Mas como já referi, os povos clássicos eram do sul e prosperaram. Mas os povos clássicos eram também debochados e entregavam-se sem pundonor aos prazeres da carne. Os romanos ritualizavam-no com festins báquicos magnos, e os gregos eram pederastas natos, ou seja, o sangue quente com a consequente lascívia era-lhes visceral, mas no entanto não deixavam de prosperar nas ciências, no direito, na retórica, na filosofia, na matemática ou nas atividades económicas. O que é certo, é que o deboche excessivo e a inoperância (uma das hipóteses) levaram à decadência dos povos clássicos, tendo-lhes seguido a era Cristã. A era Cristã impôs então aos povos do sul, a antítese do que havia sido até então, ou seja, uma doutrina moral severa e claustral, com a respetiva clausura nos ditames morais no que concerne ao sexo, á nudez e aos bons costumes. Não que o plebeu comum ficasse mais filantrópico para com o seu semelhante, ou mais caridoso para com o próximo, pelo contrário, até porque é comum nos povos do sul, e até meritório, não pagar impostos, estacionar em cima do passeio ou até atirar papeis para o chão; mas os bons costumes da nudez, da virgindade e das questões veniais ficaram acauteladas com a doutrina católica ortodoxa. Quero deixar bem vincado que isto não é um repto nietzschiano anticlerical, até porque respeito veementemente a doutrina cristã dos evangelhos e do bem ao próximo.
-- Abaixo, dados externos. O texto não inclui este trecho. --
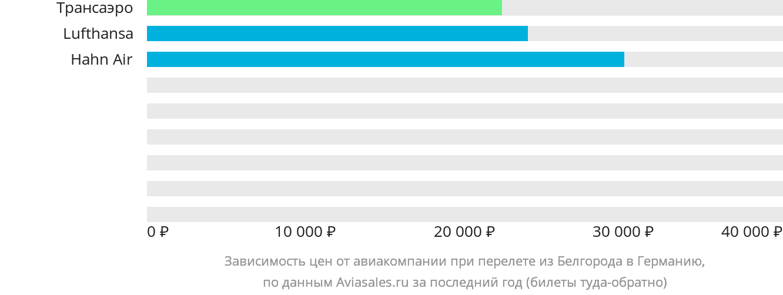 Динамика цен в зависимости от авиакомпании, совершающей перелёт из Белгорода в Германию
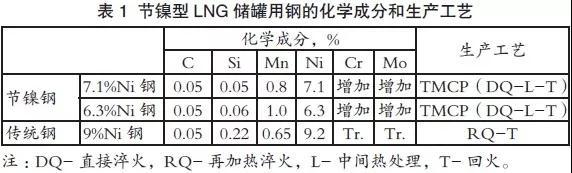 LNG储罐用钢:低温高锰钢、节镍低温钢的开发进展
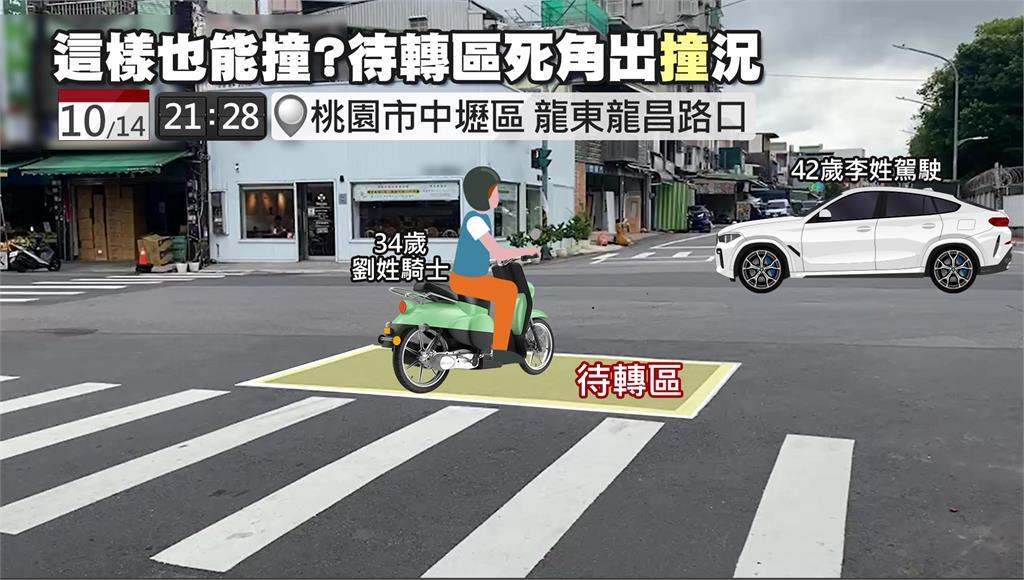 騎士好好停待轉區被撞 網友:轎車駕駛怎麼開車的?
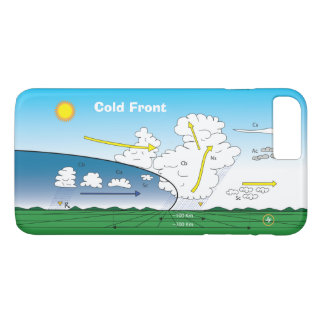 Meteorology Cold front iPhone 8 Plus/7 Plus Case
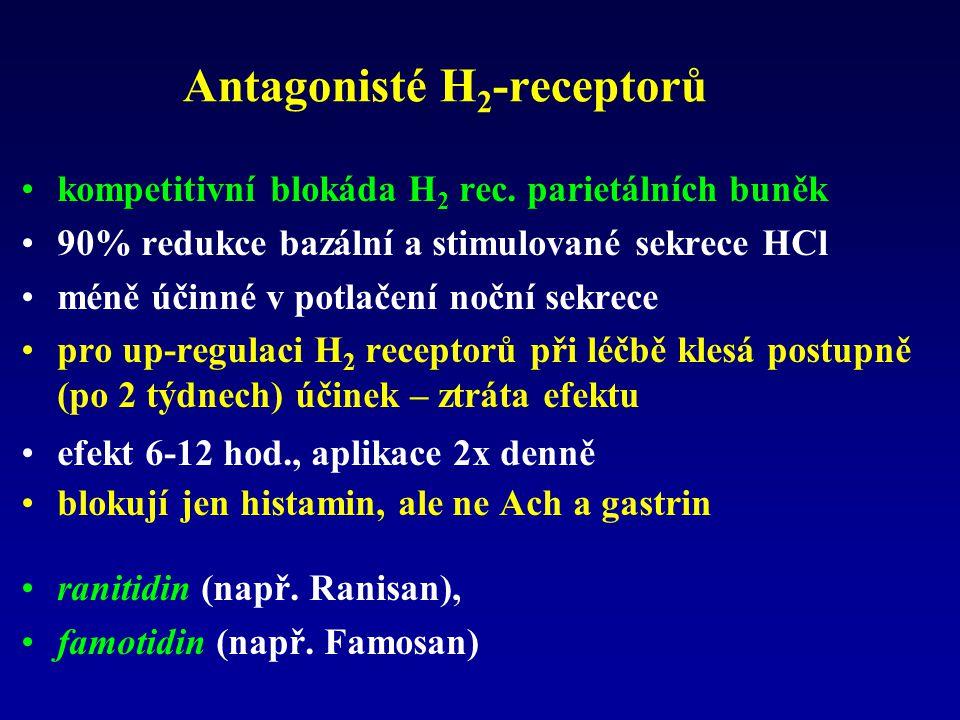 Antagonisté H2-receptorů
O que critico sim, é o que essa crendice excessiva criou na inércia do povo, que espera sempre que venha Nossa Senhora de Fátima salvá-lo dos males, ou então porque não El-rei D. Sebastião.

E remetendo-me á epígrafe do tema, o “deixa andar” ou “deixa estar” é não mais que a tradução literal para a língua portuguesa de um sucesso de uma banda inglesa no princípio dos anos 70, cujo título original da música era “Let it be”. Deixo-vos aqui a letra para perceberem o quão inercial é, e quanta prostração nos transmite.

When I find myself in times of trouble, mother Mary comes to me
speaking words of wisdom, let it be
and in my hour of darkness she is standing right in front of me
speaking words of wisdom, let it be
let it be, let it be, let it be, let it be
whisper words of wisdom, let it be
And when the broken hearted people living in the world agree
there will be an answer, let it be
for though they may be parted, there is still a chance that they will see
there will be an answer, let it be
let it be, let it be, let it be, let it be
let it be, let it be, let it be, let it be
whisper words of wisdom, let it be

Percebem então, como à luz do espírito católico ortodoxo que é bem vincado nos povos do sul, nada é preciso fazer, pois a Virgem Maria faz tudo e haverá sempre uma resposta sábia e divina, e se haverá, então apregoemos o espírito do “deixa andar” ou melhor dizendo “let it be”.

Para o Filósofo não há ideais nem partidos, a seiva que o alimenta é a Verdade.